[Passage]
▼

Designed to Recycle, a public art project collaboration between the DC Commission on the Arts and Humanities and the DC Department of Public Works, was developed to create mobile canvases featuring the work of local artists to highlight the importance of recycling.

Spring and Summer of 2015


Colors in the Night by Kellie Cox

French Trip by Erin Curtis


The Cap City Cruncher by John Deardourff


Tale of Three by Patricia Goslee


Heat by Yuriko Jackall


The 'Cycle of Life by Carolyn Sewell


Nuestra Tierra by Nicolas F. Shi


Save the Anacostia by Young Artists of ArtReach at THEARC


Consilius’ Four Questions by Kirk Waldroff


RECYCLE by Ernesto Zelaya

 

Spring and Summer of 2018

Recycled Flowers by Jon Gann
Original Medium: Digital art

About the Work:
The ultimate renewal of trash is to bloom again as flowers and plants. I have created muted "flowers" from crushed cans, crumpled bottles, wadded paper, and glass bottles, which cascade along the sides of the truck, contrasting against a bold marigold background. The simple design evokes classic fabric patterns, with a very modern touch.
 

I “recycle” DC by Nicolas Shi
Original Medium: Digital art

About the Work:
As a long-time resident of Washington, DC (32 years and counting), I love this city. I love its monumental architecture, the Victorian townhouses strewn all over the city, and the explosion of colors throughout the seasons. I also realize that recycling is a big part of caring for the environment and being green. For “Designed to Recycle” I started by creating an abstract image of a picture from my garden to which I added the ubiquitous I “heart” DC, switching the heart for a recycling logo. In the process, the heart was transformed into a three-arrow heart insinuating the love for recycling to keep DC green.

▲

[Required actions]
(A) In the passage on Designed to Recycle, which two DC agencies collaborated on the project?
(B) Filter the records, keeping only the lines that contain the word "nearer".

A series of records
▼

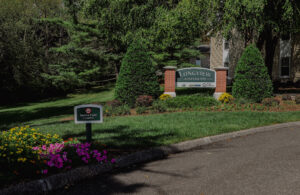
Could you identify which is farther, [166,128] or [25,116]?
[25,116]

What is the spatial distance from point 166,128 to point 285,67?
2218 centimetres

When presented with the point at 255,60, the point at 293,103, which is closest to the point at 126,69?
the point at 255,60

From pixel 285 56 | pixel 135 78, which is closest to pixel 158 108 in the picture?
pixel 135 78

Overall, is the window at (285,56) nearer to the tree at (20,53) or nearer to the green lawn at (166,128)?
the green lawn at (166,128)

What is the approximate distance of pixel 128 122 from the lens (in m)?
9.12

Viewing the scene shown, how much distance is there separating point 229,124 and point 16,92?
76.8 ft

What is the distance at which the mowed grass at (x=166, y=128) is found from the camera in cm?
638

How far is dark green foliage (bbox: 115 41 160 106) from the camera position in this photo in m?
13.0

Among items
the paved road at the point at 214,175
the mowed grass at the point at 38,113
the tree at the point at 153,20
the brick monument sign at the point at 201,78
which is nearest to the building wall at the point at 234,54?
the tree at the point at 153,20

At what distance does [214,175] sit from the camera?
4473mm

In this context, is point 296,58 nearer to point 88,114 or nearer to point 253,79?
point 253,79

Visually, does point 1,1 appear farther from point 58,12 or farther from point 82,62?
point 82,62

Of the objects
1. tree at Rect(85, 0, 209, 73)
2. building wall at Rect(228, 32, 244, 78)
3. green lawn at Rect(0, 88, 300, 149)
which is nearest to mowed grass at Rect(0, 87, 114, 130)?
green lawn at Rect(0, 88, 300, 149)

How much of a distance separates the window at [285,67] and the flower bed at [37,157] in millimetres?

▲

[Answers provided]
(A) The DC Commission on the Arts and Humanities and the DC Department of Public Works.

(B)
Overall, is the window at (285,56) nearer to the tree at (20,53) or nearer to the green lawn at (166,128)?
In this context, is point 296,58 nearer to point 88,114 or nearer to point 253,79?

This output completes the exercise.